/LM-nGram-with-php

An educational implementation of a language model in PHP in a very basic and easy way.

Primary LanguagePHPGNU General Public License v3.0GPL-3.0

LM-nGram-with-php

This project is an easy and educational implementation of a language model in PHP, specifically based on a Markov Chain. In simple terms, a Markov Chain involves predicting the next step in a sequence based only on the current step, without taking into account the history of previous steps. In the case of a language model, this means predicting the next word based on the preceding words.

This repository contains an educational implementation of a language model in PHP. The code demonstrates how to construct, train, and use an n-gram language model for text generation.

It's a simple but good example for understanding the basics of Natural Language Processing (NLP) and how statistical language models work.

The model is trained on a text file with the 7 books of Harry Potter, serialized for future use, and then used to generate new sentences based on the probabilities of word sequences in the training data.

How to use

First extend memory_limit in your php.ini to 10240M (10gb) aprox. and also max_execution_time to 300 seconds.
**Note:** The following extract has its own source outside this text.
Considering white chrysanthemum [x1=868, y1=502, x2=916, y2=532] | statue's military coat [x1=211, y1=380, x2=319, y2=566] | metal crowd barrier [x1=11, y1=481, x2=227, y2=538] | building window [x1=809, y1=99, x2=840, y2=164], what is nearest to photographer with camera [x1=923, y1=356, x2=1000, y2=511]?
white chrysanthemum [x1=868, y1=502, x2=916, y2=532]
In the first run if there is no "trained" file in the directory it will train the model, it could take some time, depending on your hardware.

You can adjust the value of the $ngrams variable prior to running the model.

This value determines the size of the word sequences (n-grams) the model uses for training and prediction, based on the preceding word. Please note that the number of possibilities grows exponentially with the value of n-grams, so caution is advised when setting this variable.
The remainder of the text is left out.